Document extract ->
— START —

My Sunil sold his flat in Bangalore in October 2025. Made a capital gain of ₹28 lakh. He came worried, convinced he'd pay ₹3.5 lakh tax. I asked one question: "Are you planning to buy another house?"

He was. Property already shortlisted.

"Then you might owe zero," I told him.

He stared at me. "How?"

That opened a conversation about something most people simply don't know the capital gains exemption provisions that let you legally reinvest your gains and skip the tax.

Why Capital Gains Tax Hurts Without Planning

When you sell a long-term asset property held over 24 months, gold, shares, land the profit is called Long-Term Capital Gain (LTCG). From FY 2025-26, most LTCG is taxed at 12.5% without indexation.

On ₹28 lakh gains, that's ₹3.5 lakh walking out of your pocket. But it doesn't have to, if you plan.

The Income Tax Act gives individuals and HUFs several exemption routes. Each has different conditions, time limits, and investment requirements. The trick is knowing which one applies to your situation.

Section 54: Sell a House, Buy a House

Who it's for: Sold a residential property? This one's yours.

What it does: Invest LTCG in purchasing or constructing another residential house in India—gains exempt, fully or proportionately.

Key conditions:

  • Only individuals and HUFs
  • Sold property held more than 24 months
  • New house purchased within 1 year before OR 2 years after sale
  • If constructing, complete within 3 years from sale
  • From AY 2024-25, exemption capped at ₹10 crore

Partial exemption: Gains ₹28L but invest only ₹18L? Only ₹18L exempt, ₹10L taxable.

Sunil's case: Gains ₹28 lakh, new house ₹45 lakh. House cost exceeds gains. Full ₹28 lakh exempted. Tax = zero.

Bonus rule: Gains ₹2 crore or below? Split reinvestment across two houses but this is once-in-lifetime.

Section 54F: Sold Shares, Gold, or Land? Here's Your Route

Who it's for: Anyone who sold a long-term asset that is NOT a residential house shares, mutual funds, gold, plot, bonds.

What it does: Reinvest the net sale consideration (full sale price minus selling expenses) in a new residential house, and capital gains are exempt.

Key conditions:

  • Only individuals and HUFs
  • Asset held over 24 months (equity shares/MFs qualify after 12 months)
  • New house purchased 1 year before OR 2 years after sale; construction within 3 years
  • Must not own more than one residential house at time of sale (excluding new one)

— END —

Items ->
— START —

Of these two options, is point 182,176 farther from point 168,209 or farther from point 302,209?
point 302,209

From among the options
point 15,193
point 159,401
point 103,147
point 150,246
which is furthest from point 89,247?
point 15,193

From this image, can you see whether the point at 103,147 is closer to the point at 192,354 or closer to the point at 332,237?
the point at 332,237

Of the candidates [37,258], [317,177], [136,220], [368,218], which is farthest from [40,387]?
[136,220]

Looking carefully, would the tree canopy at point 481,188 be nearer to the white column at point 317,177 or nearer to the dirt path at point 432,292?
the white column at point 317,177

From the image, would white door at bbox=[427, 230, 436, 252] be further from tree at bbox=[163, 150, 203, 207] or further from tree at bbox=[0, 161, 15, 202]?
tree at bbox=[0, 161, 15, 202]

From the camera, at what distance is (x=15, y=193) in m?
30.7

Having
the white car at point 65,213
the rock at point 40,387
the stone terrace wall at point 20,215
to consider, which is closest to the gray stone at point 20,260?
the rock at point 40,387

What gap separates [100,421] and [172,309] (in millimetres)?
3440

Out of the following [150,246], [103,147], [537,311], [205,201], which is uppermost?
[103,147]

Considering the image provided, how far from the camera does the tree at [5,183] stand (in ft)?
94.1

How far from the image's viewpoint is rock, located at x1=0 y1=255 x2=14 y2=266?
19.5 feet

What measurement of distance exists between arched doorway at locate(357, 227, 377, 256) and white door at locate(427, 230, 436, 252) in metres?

— END —

Task set ->
a – Swap "12.5%" for "20%" in the capital gains text, and give the passage from "When you sell" up to and including "if you plan.".
b – According to the capital gains text, within how many years from the sale must a new house be constructed to qualify under Section 54?
c – Using the capital gains text, explain why Sunil's entire ₹28 lakh gain was exempted under Section 54.
The entries above are unrelated to the capital gains text and stand as separate material.

Task-by-task solutions ->
a –
When you sell a long-term asset property held over 24 months, gold, shares, land the profit is called Long-Term Capital Gain (LTCG). From FY 2025-26, most LTCG is taxed at 20% without indexation.

On ₹28 lakh gains, that's ₹3.5 lakh walking out of your pocket. But it doesn't have to, if you plan.

b – Within 3 years from the sale.

c – His new house cost ₹45 lakh, which exceeds his ₹28 lakh gain. As a result, the full gain was exempt and his tax came to zero.